#### What you will do:
Write out the full listing exactly as given, minus the images.
START Collected data
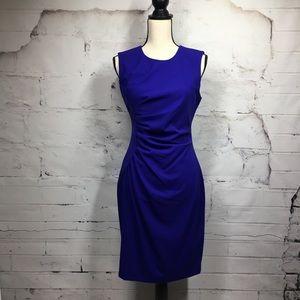 💗Calvin Klein 💗 Dress Career Party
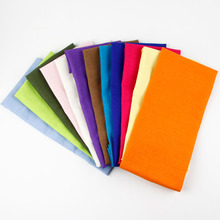 Fashion Candy Colours fabric linen cotton placemat heat insulation mat dining table mat children table Napkin fabric placemats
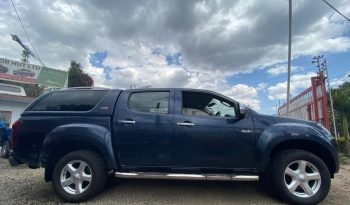 Foreign Used 2014 Isuzu D-MAX full
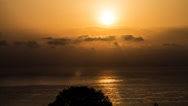 4k sunrise over the ocean, Sardinia Stock Footage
END Collected data
#### Reply:
 💗Calvin Klein 💗 Dress Career Party
 Fashion Candy Colours fabric linen cotton placemat heat insulation mat dining table mat children table Napkin fabric placemats
 Foreign Used 2014 Isuzu D-MAX full
 4k sunrise over the ocean, Sardinia Stock Footage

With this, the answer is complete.